Hiking Clifty Falls State Park is exactly what Grant and I did in between two of our chapter visits while in District XII. Now let’s take a step backwards to get the full picture. The night before we met Grant’s aunt so she could lead us to the place we would be staying the for night in Madison. As we drove up the tightest road I have ever been on, winding back and forth up what I thought was a mountain, we were slightly skeptical of where we might be staying. Then we saw it, a little house on top of a wooded hill that had a clear look over an amazing landscape that lead the way to the beautiful Ohio River with the moon reflecting off the water. It was incredible.
After we woke up the next morning , we went to get some doughnuts from a local pastry shop, then drove to our first visit of the day, Jennings County FFA. There we had an amazing time facilitating to a great group of students. As we left the school we tried deciding what to do with the extra two and a half hours we had before we went to be at Madison High School. So, Grant says, “Let’s go hiking at Clifty Falls State Park!” With no other alternative in mind I said, “Yeah let’s do it! We’ve got some extra time.”

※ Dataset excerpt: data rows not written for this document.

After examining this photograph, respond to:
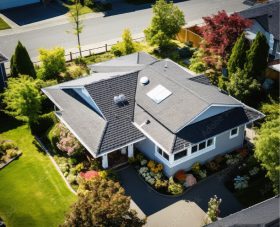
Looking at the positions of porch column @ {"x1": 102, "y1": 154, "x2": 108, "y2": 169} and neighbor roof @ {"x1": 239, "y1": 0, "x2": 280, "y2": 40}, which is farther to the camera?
neighbor roof @ {"x1": 239, "y1": 0, "x2": 280, "y2": 40}

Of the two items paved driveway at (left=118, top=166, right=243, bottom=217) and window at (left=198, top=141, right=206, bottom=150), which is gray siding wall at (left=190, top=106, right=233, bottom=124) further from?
paved driveway at (left=118, top=166, right=243, bottom=217)

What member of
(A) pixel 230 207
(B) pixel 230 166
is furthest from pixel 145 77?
(A) pixel 230 207

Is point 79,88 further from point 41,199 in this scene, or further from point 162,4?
point 162,4

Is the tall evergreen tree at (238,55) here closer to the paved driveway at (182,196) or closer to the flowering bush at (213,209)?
the paved driveway at (182,196)

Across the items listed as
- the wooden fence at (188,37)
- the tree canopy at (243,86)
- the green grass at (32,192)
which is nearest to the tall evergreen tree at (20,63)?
the green grass at (32,192)

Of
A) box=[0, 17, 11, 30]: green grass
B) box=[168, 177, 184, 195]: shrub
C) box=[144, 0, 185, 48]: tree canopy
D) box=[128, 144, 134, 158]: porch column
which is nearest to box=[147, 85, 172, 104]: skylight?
box=[128, 144, 134, 158]: porch column
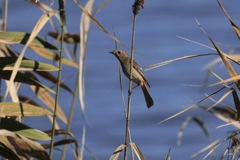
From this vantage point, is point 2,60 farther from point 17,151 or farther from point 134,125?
point 134,125

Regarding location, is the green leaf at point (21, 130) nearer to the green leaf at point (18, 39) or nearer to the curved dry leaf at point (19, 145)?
the curved dry leaf at point (19, 145)

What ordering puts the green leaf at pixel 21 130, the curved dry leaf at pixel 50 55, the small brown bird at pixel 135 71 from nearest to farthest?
the green leaf at pixel 21 130 → the curved dry leaf at pixel 50 55 → the small brown bird at pixel 135 71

Now, for everyone reading this, I have compiled a list of reasons you shouldn’t hike a state park in Official Dress.
1.       Your shoes are not made for the steep cliffs and slick rock
2.       Your corduroy jacket gets way too hot, but you know you can’t take it off because that would be breaking the rules set in the FFA Handbook
3.       You will get mud all over your black pants
4.       If you have a degree chain, it likes to get stuck on rocks and hand rails
5.       Did I mention the jacket gets too hot?
6.       The wooden bridges may be slick after a rain
7.       Other people ask you why you are hiking in a suit
8.       You will have your picture taken, and you know that they are going to make fun of you
9.       Your hiking buddy may be far more athletic than you (Grant is more athletic than I)
10.   You may smell afterwards

Now, Grant and I may have learned all these lessons the hard way, but it may have been the experience that will stick with me the longest. We decided to stray off the path at one point along the way. As we maneuvered through the brush and trees we suddenly found ourselves on the edge of massive over hang. Pictures don’t do this rock face justice. It was amazing. On one side was a waterfall, and on the other an even higher over hang. As we looked out over the beautiful landscape I came to realize something. We can spend our lives going through the motions, or we can take the occasional detour. It would have been just as easy for us to take a nap in the car, but we decided to try our hand at hiking. I guess that is just one of the places that our wonderful blue jackets can take us. So where will you go?